The article pointed out these additional observations: “The typical showroom is a very hard environment. You have hard tiles, hard chairs. Studies show that if you sit on a hard chair, you’re going to be a harder negotiator than if you sit on soft chair. We designed a blue room, a room within the showroom that had blue walls, soft carpeting, soft music, soft lighting, a pleasant fragrance—everything designed to make the customer relax.”
“By taking a firsthand sensory approach to both brands has helped us to create user and digital experiences that allow us to bring aspects of the sensory experience to the site.”
“We could see why customers didn’t buy. We could provide the biometric information to the sales team and provide training for how to be better at recognizing these moments. We approached it from a different perspective. It wasn’t the rational reasons the customers were giving. We could see through the research what their real reasons were.” Creating the “Blue Room” and the softer approach resulted in a more than 30% hike in like-for-like sales, a 12% rise in profit per unit, and a 62% increase in staff retention rates.
Here at ScheinerInc., we’re presently in the middle of two fantastic website projects that are going live over the next few months, one for a hospitality brand and the other for a growing consumer packaged goods (CPG) brand in the beverage space.
For both projects, taking a firsthand sensory approach to both brands has helped us to create user and digital experiences that allow us to bring aspects of the sensory experience to the site. For the hospitality brand, we spent several days at the property, discovering not just the hotel and its amenities, but what the hotel looked like as you were approaching it by car and by foot. We were able to capture nuances about the property, such as its architecture and how central it was to shops, restaurants and towns with that New England ambiance that may have otherwise been overlooked—traits that make the hotel not only unique, but that will allow it to distance itself from at least five competitive properties all within several miles of one another.

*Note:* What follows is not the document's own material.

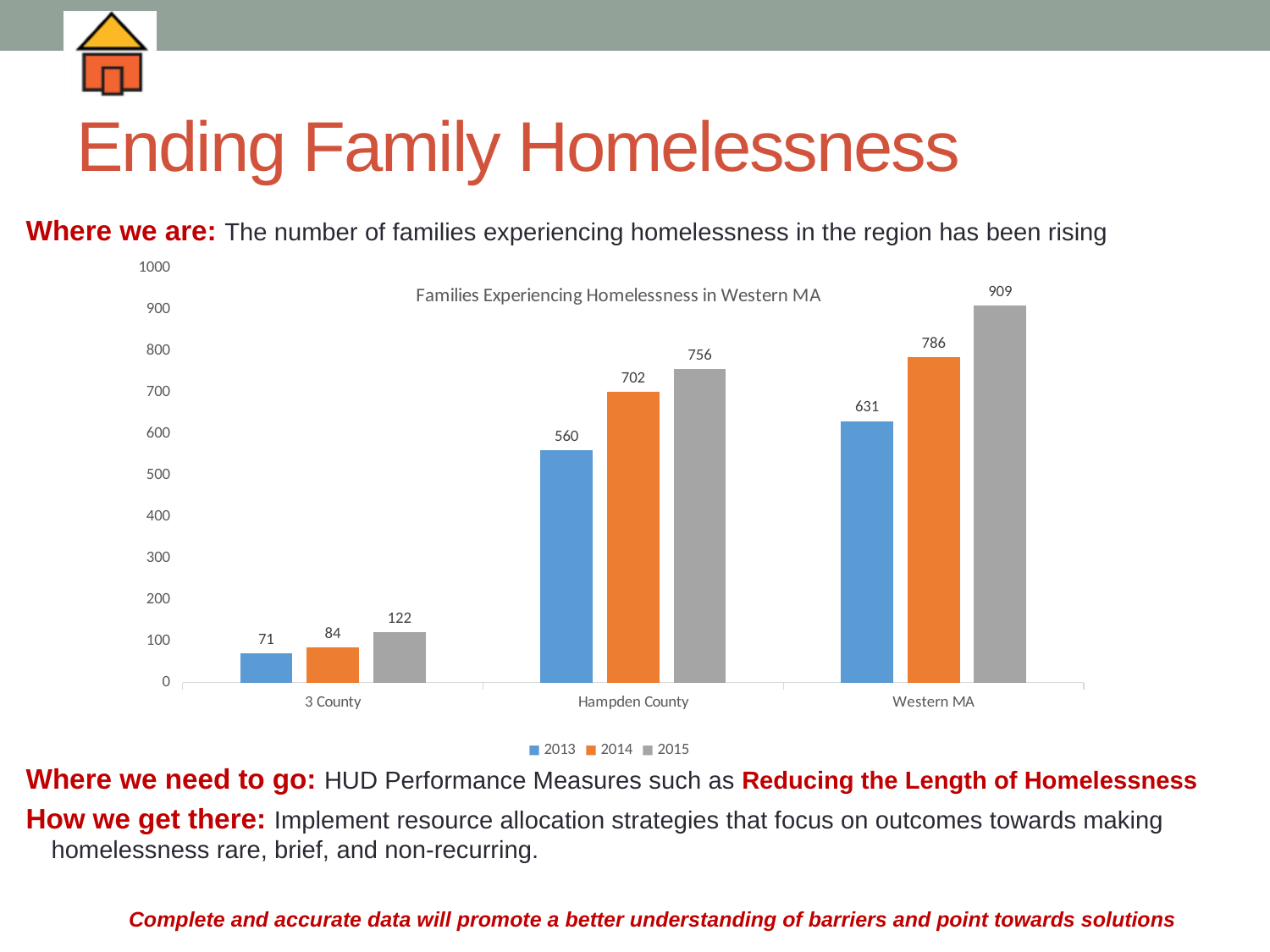
Which category has the lowest value in 2013? 3 County What is the value for 3 County in 2013? 71 What is the value for Western MA in 2015? 909 Which category has the highest value in 2015? Western MA What is the difference between the 2015 and 2013 values for Hampden County? 196 What is the value for Hampden County in 2014? 702 How many categories are shown on the x axis? 3 Which is larger: the 2014 value for Western MA or the 2015 value for Hampden County? 2014 value for Western MA How many series does the legend list? 3 What is the title of the chart? Families Experiencing Homelessness in Western MA Is the value for Western MA in 2013 greater or less than 600? greater What kind of chart is shown on the slide? bar chart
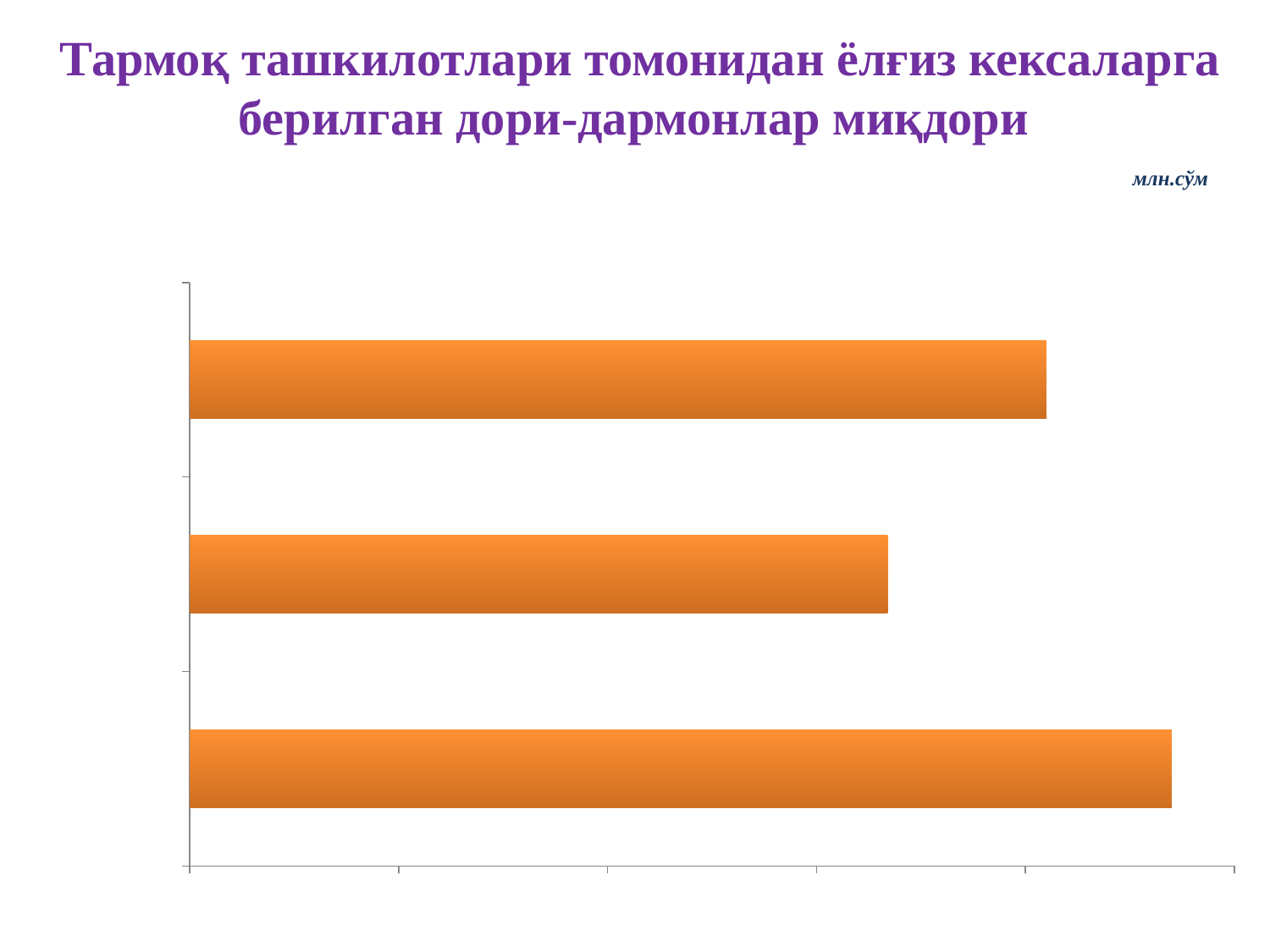
What unit is indicated above the chart? млн.сўм Which bar is the shortest: the top, middle or bottom bar? middle Which bar is the longest: the top, middle or bottom bar? bottom Which is larger, the top bar or the middle bar? top bar Are the bars in the chart oriented horizontally or vertically? horizontally Which is larger, the bottom bar or the top bar? bottom bar How many bars does the chart contain? 3 What kind of chart is shown on the slide? bar chart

For the CPG beverage, the new site strategy and design was derived from simply opening a can of this brand’s beverage and being immediately captivated by the intense smell of real fruit—in this case, it was the natural black cherry flavor—which pointed us down the path of mouth-watering fruit imagery emphasized by oversaturated colors that reinforced the sensory aspects of the brand and set it apart from the sea of sameness within the category.

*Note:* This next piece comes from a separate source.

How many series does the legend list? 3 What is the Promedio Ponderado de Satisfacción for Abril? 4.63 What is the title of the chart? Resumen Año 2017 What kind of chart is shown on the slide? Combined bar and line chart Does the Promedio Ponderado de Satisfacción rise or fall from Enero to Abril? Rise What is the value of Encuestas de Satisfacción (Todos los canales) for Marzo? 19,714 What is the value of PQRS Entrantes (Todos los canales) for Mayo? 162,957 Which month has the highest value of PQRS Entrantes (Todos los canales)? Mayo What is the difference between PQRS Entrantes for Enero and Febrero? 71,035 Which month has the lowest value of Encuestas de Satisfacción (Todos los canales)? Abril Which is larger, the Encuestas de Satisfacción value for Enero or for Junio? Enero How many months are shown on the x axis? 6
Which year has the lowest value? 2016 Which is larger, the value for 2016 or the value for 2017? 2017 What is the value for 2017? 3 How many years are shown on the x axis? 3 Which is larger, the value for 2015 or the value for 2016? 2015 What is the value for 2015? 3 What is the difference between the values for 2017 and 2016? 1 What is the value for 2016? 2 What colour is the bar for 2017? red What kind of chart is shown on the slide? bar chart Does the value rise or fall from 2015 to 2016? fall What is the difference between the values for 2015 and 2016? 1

This post, “Exploring the Unconscious Way Senses Influence the Customer Experience,” describes how our behavior can subconsciously be guided by smell, sound, color and touch. The author provides the following examples of how each of these sensory influences alter how we feel, think or respond:
1. Smell: Researchers found that the smell of chocolate in bookshops in Belgium positively influences people’s mood, encouraging them to stay longer and browse more, and increased the purchase of all books, but particularly romance and cookery books, which customers were almost six times more likely to buy.
2. Sound: Studies have shown that the tempo of music played in restaurants affects how long we stay in them—the faster the music, the less time we stay, which has obvious implications for fast-food outlets versus expensive Michelin-starred eateries.

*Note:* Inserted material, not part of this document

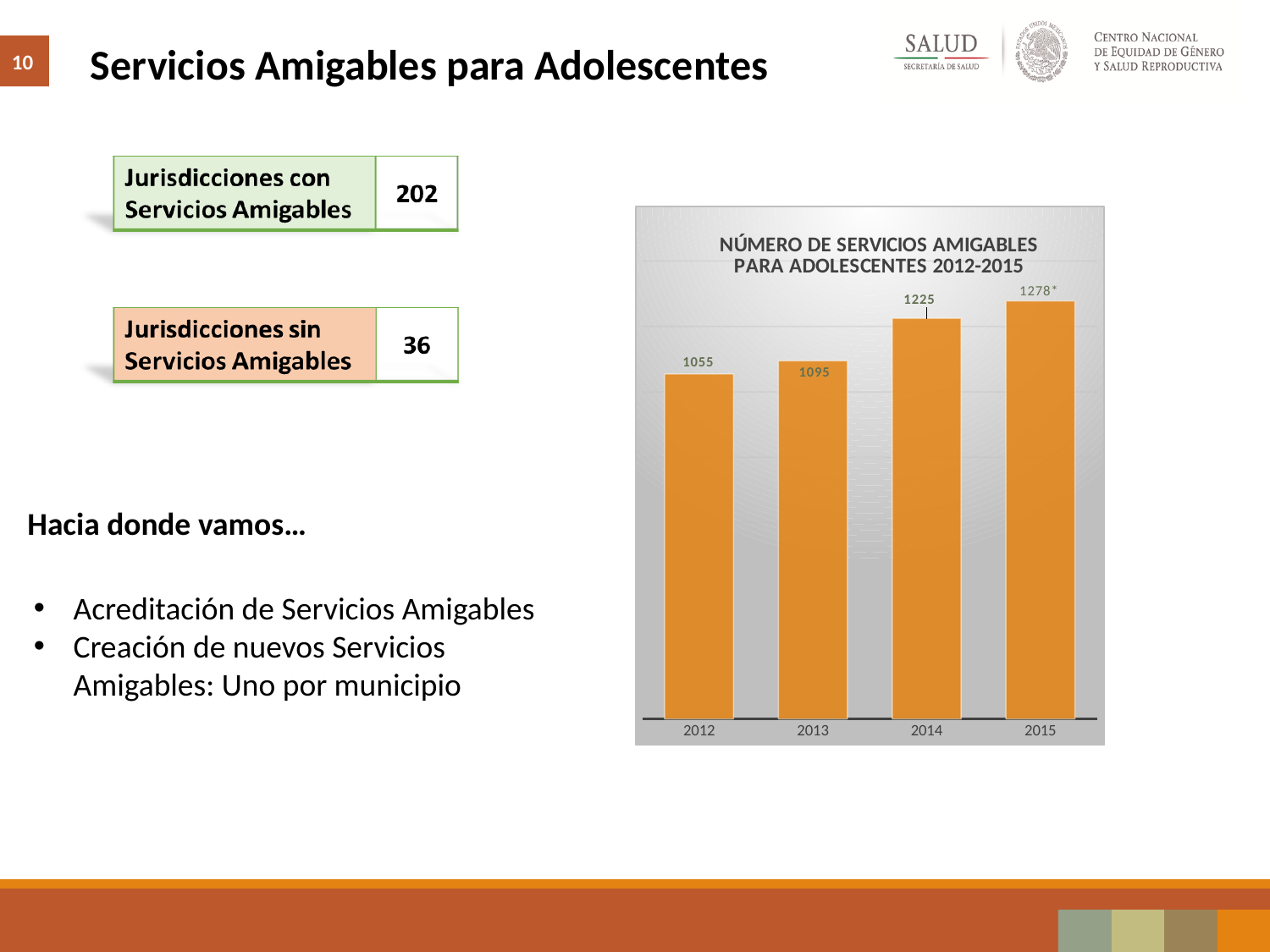
Do the values rise or fall from 2012 to 2015? rise Which is larger, the value for 2014 or the value for 2012? 2014 What is the difference between the values for 2013 and 2012? 40 What is the value for 2012 in the chart? 1055 What is the difference between the values for 2014 and 2013? 130 What is the data label shown for 2015 in the chart? 1278* Which year has the lowest value in the chart? 2012 What is the value for 2013 in the chart? 1095 What kind of chart is shown on the slide? bar chart What is the value for 2014 in the chart? 1225 How many years are shown on the x axis of the chart? 4 Which year has the highest value in the chart? 2015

3. Color: Those who submitted a picture to an online dating site were more likely to be selected if they were wearing red. Another study that investigated the color of painted walls in rooms showed that whereas red enhanced people’s performance on detail-orientated tasks, green and blue walls encouraged people to be more creative.
4. Touch: As per the car showroom example mentioned above, researchers found that when we touch hard objects and are then asked to judge people, our opinions of them are more likely to be “harder.”
In order to navigate the costumer journey, it’s critical to look at both the hard data and the data that comes from observing the sensory triggers that will seamlessly and effortlessly create an emotional bond between your customers and your brand or service.